## Task description
Repeat exactly the lines that run from the one containing "How far away from" to the end of the data, and leave out all others.

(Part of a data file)
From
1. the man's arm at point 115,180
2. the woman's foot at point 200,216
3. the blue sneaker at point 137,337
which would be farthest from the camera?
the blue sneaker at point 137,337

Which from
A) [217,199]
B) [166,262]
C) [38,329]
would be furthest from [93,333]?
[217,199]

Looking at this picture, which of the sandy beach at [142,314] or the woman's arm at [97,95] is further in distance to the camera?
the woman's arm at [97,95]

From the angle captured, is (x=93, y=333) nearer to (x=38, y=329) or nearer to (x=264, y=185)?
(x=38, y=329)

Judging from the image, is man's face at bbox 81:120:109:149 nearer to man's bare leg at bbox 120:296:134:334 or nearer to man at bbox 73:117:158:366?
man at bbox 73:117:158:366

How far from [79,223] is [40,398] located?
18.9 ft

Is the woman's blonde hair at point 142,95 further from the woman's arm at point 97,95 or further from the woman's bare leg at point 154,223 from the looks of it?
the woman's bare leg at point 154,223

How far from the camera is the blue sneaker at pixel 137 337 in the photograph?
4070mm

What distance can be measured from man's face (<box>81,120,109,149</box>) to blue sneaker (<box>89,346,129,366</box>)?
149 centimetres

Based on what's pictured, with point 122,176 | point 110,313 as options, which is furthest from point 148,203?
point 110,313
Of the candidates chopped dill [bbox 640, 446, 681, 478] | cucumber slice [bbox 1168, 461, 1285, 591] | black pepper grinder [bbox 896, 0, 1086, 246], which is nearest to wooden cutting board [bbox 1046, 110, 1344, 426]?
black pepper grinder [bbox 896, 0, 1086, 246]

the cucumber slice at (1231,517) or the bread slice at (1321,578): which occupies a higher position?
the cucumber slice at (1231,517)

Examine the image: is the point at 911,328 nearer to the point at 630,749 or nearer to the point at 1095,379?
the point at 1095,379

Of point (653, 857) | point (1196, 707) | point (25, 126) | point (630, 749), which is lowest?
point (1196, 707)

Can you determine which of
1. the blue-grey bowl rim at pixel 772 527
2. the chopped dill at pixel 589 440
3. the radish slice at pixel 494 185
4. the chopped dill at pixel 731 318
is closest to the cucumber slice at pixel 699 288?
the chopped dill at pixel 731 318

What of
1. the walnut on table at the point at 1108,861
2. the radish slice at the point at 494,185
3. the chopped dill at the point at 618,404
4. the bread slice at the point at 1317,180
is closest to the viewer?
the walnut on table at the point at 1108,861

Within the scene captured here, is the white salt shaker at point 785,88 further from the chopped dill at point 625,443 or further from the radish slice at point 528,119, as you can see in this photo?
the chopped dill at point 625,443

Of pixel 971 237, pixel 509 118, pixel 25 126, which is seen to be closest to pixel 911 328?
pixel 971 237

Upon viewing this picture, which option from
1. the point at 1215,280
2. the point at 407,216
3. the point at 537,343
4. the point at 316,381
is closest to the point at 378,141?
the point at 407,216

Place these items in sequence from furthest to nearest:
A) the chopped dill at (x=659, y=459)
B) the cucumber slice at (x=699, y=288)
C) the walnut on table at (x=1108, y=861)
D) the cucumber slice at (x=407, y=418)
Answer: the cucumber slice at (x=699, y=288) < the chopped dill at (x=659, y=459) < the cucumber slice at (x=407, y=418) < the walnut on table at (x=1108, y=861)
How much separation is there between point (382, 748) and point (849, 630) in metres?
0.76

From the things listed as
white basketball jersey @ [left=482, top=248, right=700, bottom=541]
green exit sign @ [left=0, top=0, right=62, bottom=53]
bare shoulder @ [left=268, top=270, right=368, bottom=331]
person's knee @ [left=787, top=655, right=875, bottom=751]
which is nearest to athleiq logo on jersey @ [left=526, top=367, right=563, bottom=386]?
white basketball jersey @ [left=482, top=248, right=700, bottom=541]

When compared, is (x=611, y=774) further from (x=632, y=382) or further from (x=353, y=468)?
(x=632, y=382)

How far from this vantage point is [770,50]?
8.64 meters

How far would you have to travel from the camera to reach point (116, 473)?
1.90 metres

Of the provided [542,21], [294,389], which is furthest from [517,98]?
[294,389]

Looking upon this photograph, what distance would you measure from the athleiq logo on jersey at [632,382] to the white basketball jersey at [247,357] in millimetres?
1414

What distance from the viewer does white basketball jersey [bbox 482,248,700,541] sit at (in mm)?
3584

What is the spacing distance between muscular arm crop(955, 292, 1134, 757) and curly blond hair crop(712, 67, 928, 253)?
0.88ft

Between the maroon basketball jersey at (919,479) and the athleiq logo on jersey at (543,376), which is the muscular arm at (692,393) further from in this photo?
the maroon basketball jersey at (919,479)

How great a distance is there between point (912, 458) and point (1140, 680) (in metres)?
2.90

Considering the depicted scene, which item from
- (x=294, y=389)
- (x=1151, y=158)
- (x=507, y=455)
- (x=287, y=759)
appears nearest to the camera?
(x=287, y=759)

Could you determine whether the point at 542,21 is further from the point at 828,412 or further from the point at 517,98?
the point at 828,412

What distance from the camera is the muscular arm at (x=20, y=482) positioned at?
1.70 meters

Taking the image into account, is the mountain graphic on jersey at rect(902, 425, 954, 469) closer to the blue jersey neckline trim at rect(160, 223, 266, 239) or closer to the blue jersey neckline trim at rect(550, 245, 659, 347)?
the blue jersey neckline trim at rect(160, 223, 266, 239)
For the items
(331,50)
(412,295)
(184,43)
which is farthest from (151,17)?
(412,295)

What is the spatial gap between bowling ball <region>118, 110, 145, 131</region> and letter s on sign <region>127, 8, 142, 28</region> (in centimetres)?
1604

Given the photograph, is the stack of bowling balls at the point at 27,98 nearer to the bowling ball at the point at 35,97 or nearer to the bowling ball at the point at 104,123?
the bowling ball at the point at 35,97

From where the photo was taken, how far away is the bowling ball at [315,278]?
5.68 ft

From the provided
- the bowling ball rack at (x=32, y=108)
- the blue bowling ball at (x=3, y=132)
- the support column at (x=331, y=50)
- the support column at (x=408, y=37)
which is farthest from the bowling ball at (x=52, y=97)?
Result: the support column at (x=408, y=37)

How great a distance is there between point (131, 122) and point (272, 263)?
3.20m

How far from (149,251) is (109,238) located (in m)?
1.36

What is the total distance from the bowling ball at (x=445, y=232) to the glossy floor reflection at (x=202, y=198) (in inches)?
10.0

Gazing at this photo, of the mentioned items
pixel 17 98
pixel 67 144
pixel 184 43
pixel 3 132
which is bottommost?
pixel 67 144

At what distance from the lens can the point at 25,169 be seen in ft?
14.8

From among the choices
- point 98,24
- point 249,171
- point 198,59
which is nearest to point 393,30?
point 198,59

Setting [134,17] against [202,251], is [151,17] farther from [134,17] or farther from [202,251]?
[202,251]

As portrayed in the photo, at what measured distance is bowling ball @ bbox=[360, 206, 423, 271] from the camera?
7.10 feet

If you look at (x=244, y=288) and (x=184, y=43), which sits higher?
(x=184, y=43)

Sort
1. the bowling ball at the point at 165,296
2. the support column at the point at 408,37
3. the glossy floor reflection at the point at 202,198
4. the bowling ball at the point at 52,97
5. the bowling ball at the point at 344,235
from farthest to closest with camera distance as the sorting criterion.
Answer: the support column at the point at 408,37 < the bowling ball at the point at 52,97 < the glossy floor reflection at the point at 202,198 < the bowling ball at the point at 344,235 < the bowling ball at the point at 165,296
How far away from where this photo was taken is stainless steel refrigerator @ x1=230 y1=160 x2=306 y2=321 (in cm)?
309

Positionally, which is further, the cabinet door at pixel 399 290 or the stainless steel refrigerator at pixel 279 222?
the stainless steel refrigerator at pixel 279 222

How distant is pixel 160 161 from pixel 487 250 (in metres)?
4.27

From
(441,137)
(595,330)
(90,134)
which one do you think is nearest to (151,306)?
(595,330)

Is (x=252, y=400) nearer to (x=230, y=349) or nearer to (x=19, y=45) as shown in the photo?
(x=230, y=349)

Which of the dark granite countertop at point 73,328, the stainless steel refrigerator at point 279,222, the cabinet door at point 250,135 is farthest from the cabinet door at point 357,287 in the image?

## Result
How far away from where this photo was taken is stainless steel refrigerator @ x1=230 y1=160 x2=306 y2=321 (in cm)?
309

Positionally, which is further, the cabinet door at pixel 399 290 or the stainless steel refrigerator at pixel 279 222?
the stainless steel refrigerator at pixel 279 222

How distant is pixel 160 161 from pixel 487 250 (in metres)?
4.27

From
(441,137)
(595,330)
(90,134)
which one do you think is nearest to (151,306)?
(595,330)

Is (x=252, y=400) nearer to (x=230, y=349) or nearer to (x=19, y=45) as shown in the photo?
(x=230, y=349)

Which of the dark granite countertop at point 73,328, the stainless steel refrigerator at point 279,222, the cabinet door at point 250,135 is farthest from the cabinet door at point 357,287 in the image?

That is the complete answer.